*What the task asks:* Leaving out any pictures, print the entries that follow exactly as they stand.

[Extracted data entries]
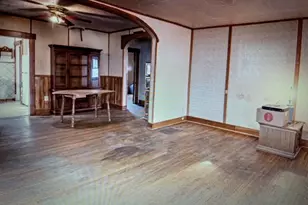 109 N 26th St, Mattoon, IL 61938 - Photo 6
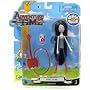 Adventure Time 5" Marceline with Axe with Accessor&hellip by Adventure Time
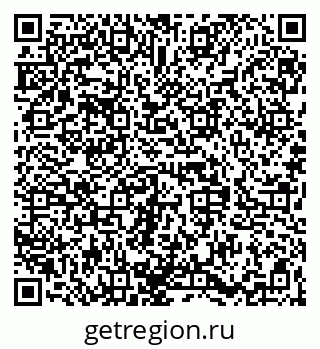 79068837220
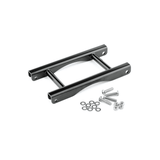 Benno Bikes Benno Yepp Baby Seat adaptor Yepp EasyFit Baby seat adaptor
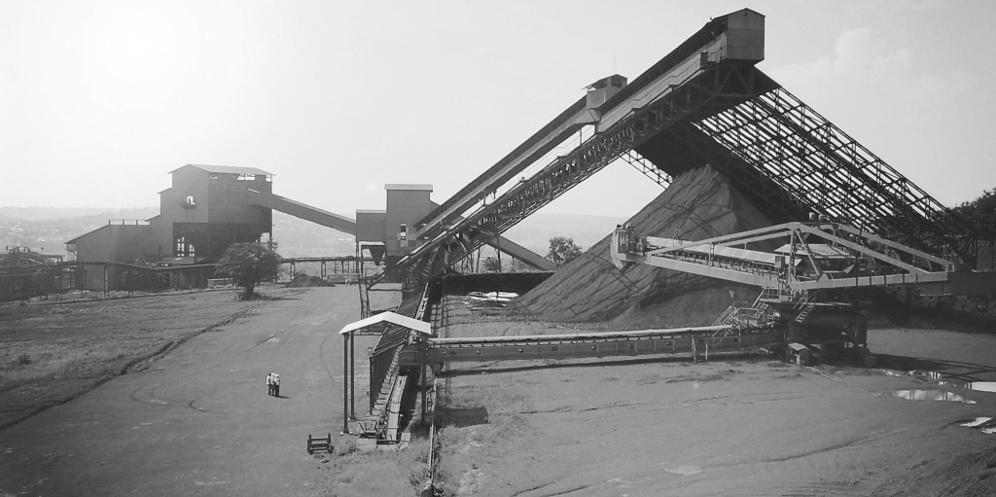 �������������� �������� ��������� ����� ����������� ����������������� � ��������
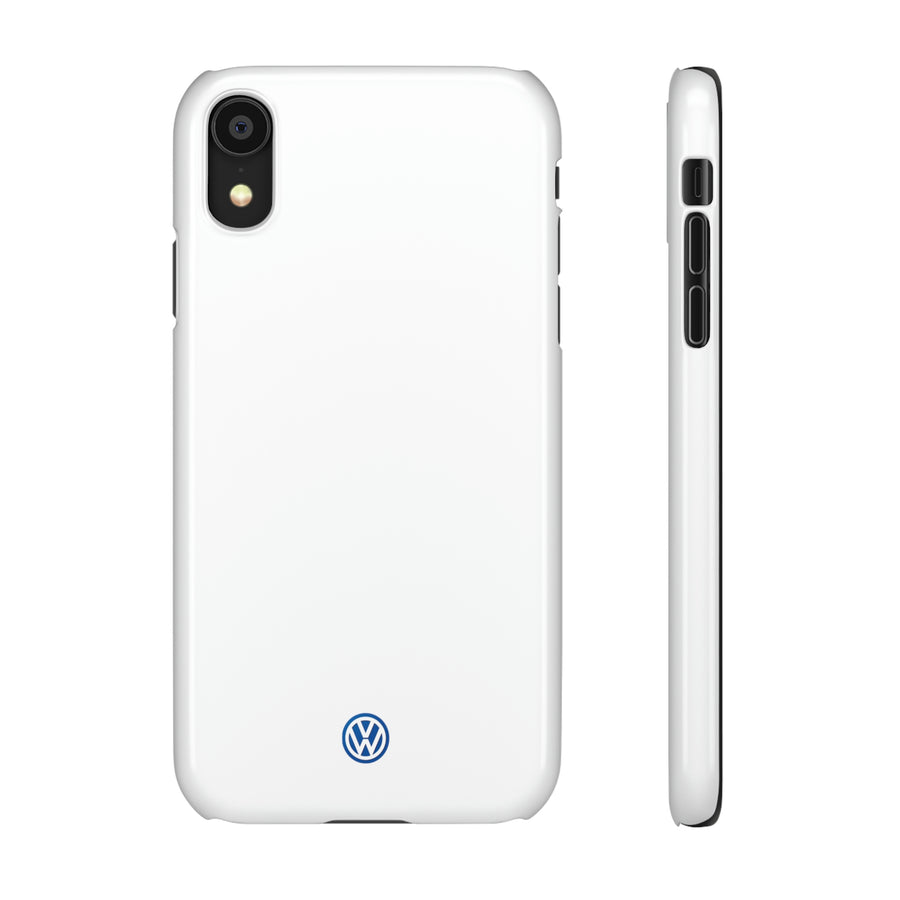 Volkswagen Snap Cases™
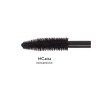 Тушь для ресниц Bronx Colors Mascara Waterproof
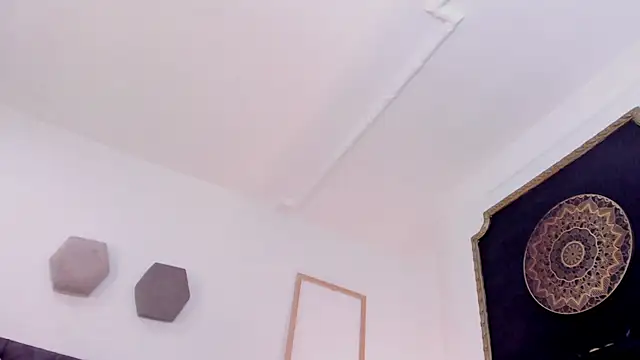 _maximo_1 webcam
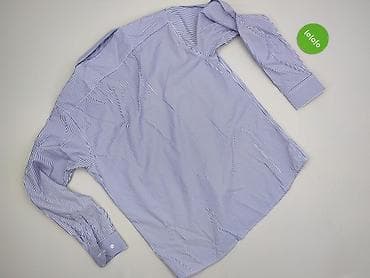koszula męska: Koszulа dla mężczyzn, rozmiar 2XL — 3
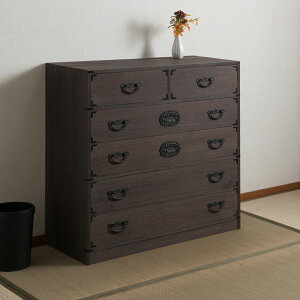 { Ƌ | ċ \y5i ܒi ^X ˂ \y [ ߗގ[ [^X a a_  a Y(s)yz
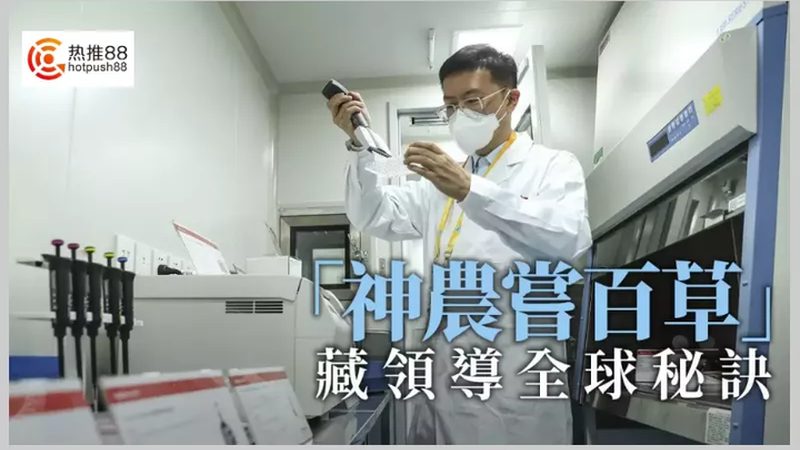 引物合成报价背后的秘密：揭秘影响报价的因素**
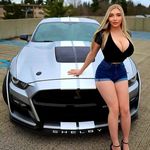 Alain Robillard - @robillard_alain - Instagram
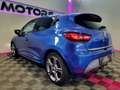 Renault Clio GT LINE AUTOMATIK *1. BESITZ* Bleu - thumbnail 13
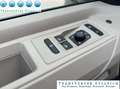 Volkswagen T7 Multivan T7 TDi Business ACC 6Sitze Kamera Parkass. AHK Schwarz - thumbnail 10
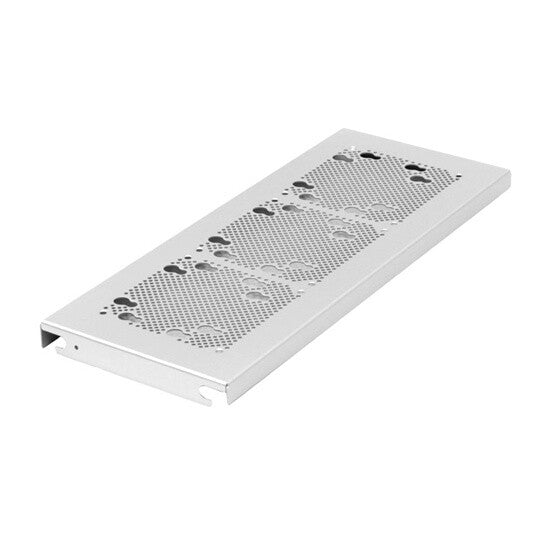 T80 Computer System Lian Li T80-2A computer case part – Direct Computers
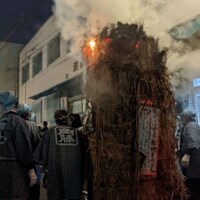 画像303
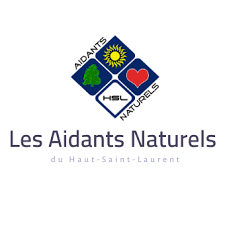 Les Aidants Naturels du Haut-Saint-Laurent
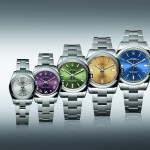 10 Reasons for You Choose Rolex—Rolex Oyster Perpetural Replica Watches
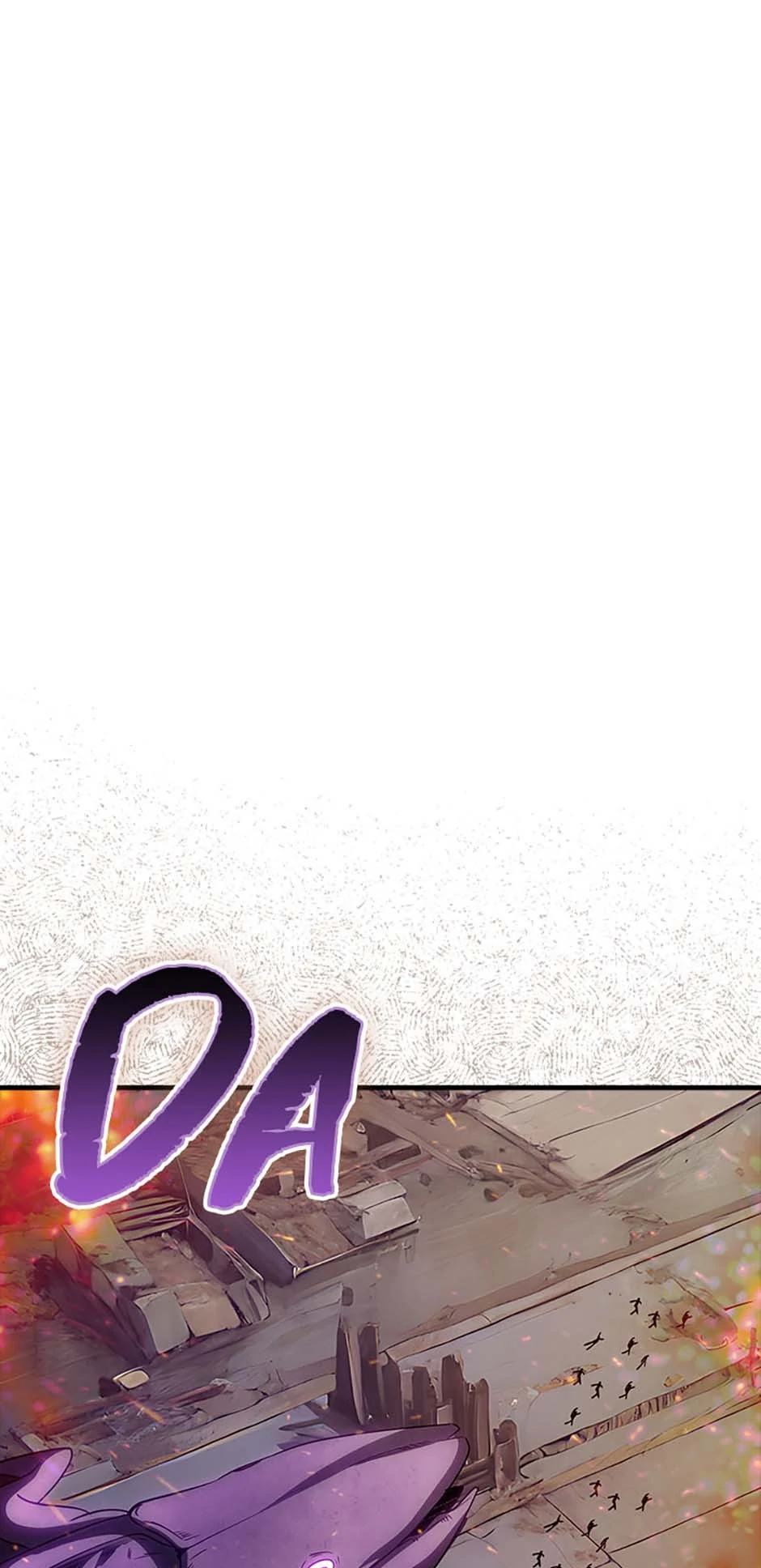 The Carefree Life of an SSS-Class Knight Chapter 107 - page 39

*Solution to the exercise:*
 109 N 26th St, Mattoon, IL 61938 - Photo 6
 Adventure Time 5" Marceline with Axe with Accessor&hellip by Adventure Time
 79068837220
 Benno Bikes Benno Yepp Baby Seat adaptor Yepp EasyFit Baby seat adaptor
 �������������� �������� ��������� ����� ����������� ����������������� � ��������
 Volkswagen Snap Cases™
 Тушь для ресниц Bronx Colors Mascara Waterproof
 _maximo_1 webcam
koszula męska: Koszulа dla mężczyzn, rozmiar 2XL — 3
 { Ƌ | ċ \y5i ܒi ^X ˂ \y [ ߗގ[ [^X a a_  a Y(s)yz
 引物合成报价背后的秘密：揭秘影响报价的因素**
 Alain Robillard - @robillard_alain - Instagram
 Renault Clio GT LINE AUTOMATIK *1. BESITZ* Bleu - thumbnail 13
 Volkswagen T7 Multivan T7 TDi Business ACC 6Sitze Kamera Parkass. AHK Schwarz - thumbnail 10
 T80 Computer System Lian Li T80-2A computer case part – Direct Computers
 画像303
 Les Aidants Naturels du Haut-Saint-Laurent
 10 Reasons for You Choose Rolex—Rolex Oyster Perpetural Replica Watches
 The Carefree Life of an SSS-Class Knight Chapter 107 - page 39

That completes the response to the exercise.